Quel giorno, il cielo si stendeva impietoso sul mondo con una luce grigiastra e quasi inconsistente, reale riverbero del punto senza ritorno in cui stava annegando il pianeta.
Quanta gente poteva essere rimasta su quello stanco mucchio di sassi.
Quattro milioni? Qualche ottimista avrebbe affermato cinque…
Cinque milioni di persone che ormai erano solo l’ombra di popolo del passato.
Sentiva il fischio insistente dell’aria attorno a lui che si piegava alla sua velocità. Sorvolavano un cimitero in quel momento.
Una distesa di lapidi vuote e mute nelle quali i posteri non avrebbero mai riconosciuto a quali morti fosse dedicato l’onore funebre, ne lo avrebbero mai sospettato. Trunks immaginava che, se per qualche motivo i cyborg avessero voluto conservare il pianeta, non ne avrebbero mai capito il senso, forse lo avrebbero visto come uno sciocco bisogno umano di riviere il passato.
Reggersi a bei ricordi, sfiorare per un attimo il gusto di una felicità passata per poi piangerla, stupido no?
Ma quando dietro di te lasci il dolore e davanti a te vedi di essere distinato ad un futuro immutato senza nulla di intatto a cui aggrapparsi non si ha dove sbattere la testa. Immaginava anche la lapide di sua madre, tra quelle tante, ugualmente indistinta, irrilevante, senza inciso il suo nome.
Ritornò sulla terra, coi pensieri e con il peso. Suo padre gli stava davanti con quella sua gigante aura fulgida e smisurata di potere.
Vegeta si era autoimposto l’obbiettivo di crescerlo nella forza Sayan, per onorare la sua stirpe,  e riscattarlo dalla debolezza congenita dei terrestri.
Evidentemente non si accorgeva del significato contorto che aveva la parola “ reale” e “ potere” per un bambino di dodici anni.
Non si sarebbe certo accollato tutti gli adempimenti che spettavano a una madre. Era il suo maestro, il suo mentore, la figura austera dalla rigida lucidità e dal distacco insofferente, in lui Trunks vedeva tutto questo.
Ma sua madre rimaneva un’essenza quasi mitica di un affetto più esplicito, di adolescenza e brio. Per nulla associabile al padre. Il polo opposto di Vegeta.
Tentava di decodificare il ruolo di una madre dalla figura di Chichi, a cui era stato affidato. Era stata Chichi a volerlo in casa, a sottrarlo alla selvatichezza a cui Vegeta lo avrebbe abbandonato.
Prontamente gli aveva reciso la coda eliminando conseguentemente tutte le minacce del gorilla della luna piena.

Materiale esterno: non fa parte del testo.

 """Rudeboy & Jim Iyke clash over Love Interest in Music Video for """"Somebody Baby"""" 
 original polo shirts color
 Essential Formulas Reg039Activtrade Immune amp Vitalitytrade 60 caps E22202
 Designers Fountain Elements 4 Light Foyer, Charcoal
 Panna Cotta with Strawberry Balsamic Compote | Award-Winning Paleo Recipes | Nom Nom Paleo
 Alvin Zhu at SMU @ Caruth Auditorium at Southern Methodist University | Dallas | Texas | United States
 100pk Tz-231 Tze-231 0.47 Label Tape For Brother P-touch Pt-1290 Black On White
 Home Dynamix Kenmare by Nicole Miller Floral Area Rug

La predisposizione materna di Chichi si rivelava molto comoda per il Sayan: finalmente la famiglia di Kakaroth serviva a qualcosa.
-Come era mamma?- chiedeva spesso il piccolo.
Chichi stendeva il bucato, e sospirava.
-Bella, Trunks…bella e intelligente-
Trunks ancora in tenera età sbatteva le palpebre.
-E papà?-
All’epoca di queste innocenti domande Vegeta si era dettato un esilio dedicato ad allenamenti sfiancanti e mortali quasi avesse in odio l’immobilità; doveva sempre sovrapporre ferite alle altre, in una solitudine che si imponeva con piacere, per non essere costretto a partecipare alla molle ed insulsa vita del pianeta.
A quel punto Chichi sbuffava.
-Tuo padre?-
Si inginocchiava per prendere altri panni dal cesto.
-Tuo padre è un guerriero…- a quel punto mormorava tra i denti abbastanza piano perché
Trunks non sentisse.
-Pazzo furioso-
Il piccolo si allontanava di qualche passo, turbato dai toni negativi della balia.
-Ci verrà a trovare…?- mormorava temendo di scatenare le spinte reazioni violente.
Chichi sbuffava di nuovo.
-Non lo so Trunks-
Ma Vegeta non veniva a trovarli.
Il piccolo tendeva a considerarlo morto.
Non sarebbe tornato per venire a conoscerlo e prenderlo per portarlo via dal torpore sonnolento della vita emarginata nei confini entro cui Chichi e Goahn vivevano non facendo nulla per evitarlo.
Quella di Chichi era solo una sporca subdola bugia. Ormai non aveva più legami di sangue a cui riconoscersi, e Chichi voleva evitargli di pensarlo, per renderlo felice, poiché gli voleva bene.
Divenne un bambino silenzioso e serio.
Giocava con Gohan, ma a lungo andare si annoiava e lasciava per terra i giocattoli mezzi distrutti con le braccia inerti lungo i fianchi a fissare il pavimento in intense contemplazioni.
Un giorno alzò la testa di scatto.
-Insegnami a fare a pugni- sbottò contro Gohan.
Prese a fare semplici esercizi colpendo gli alberi con il pugno ben chiuso come  il suo maestro gli aveva fatto vedere.
Un giorno ne sradicò uno al primo colpo e non contento prese a farlo a pezzi con stoccate rapide.
Gohan dovette strapparlo via dalla pianta a forza e pregarlo di risparmiare i restanti.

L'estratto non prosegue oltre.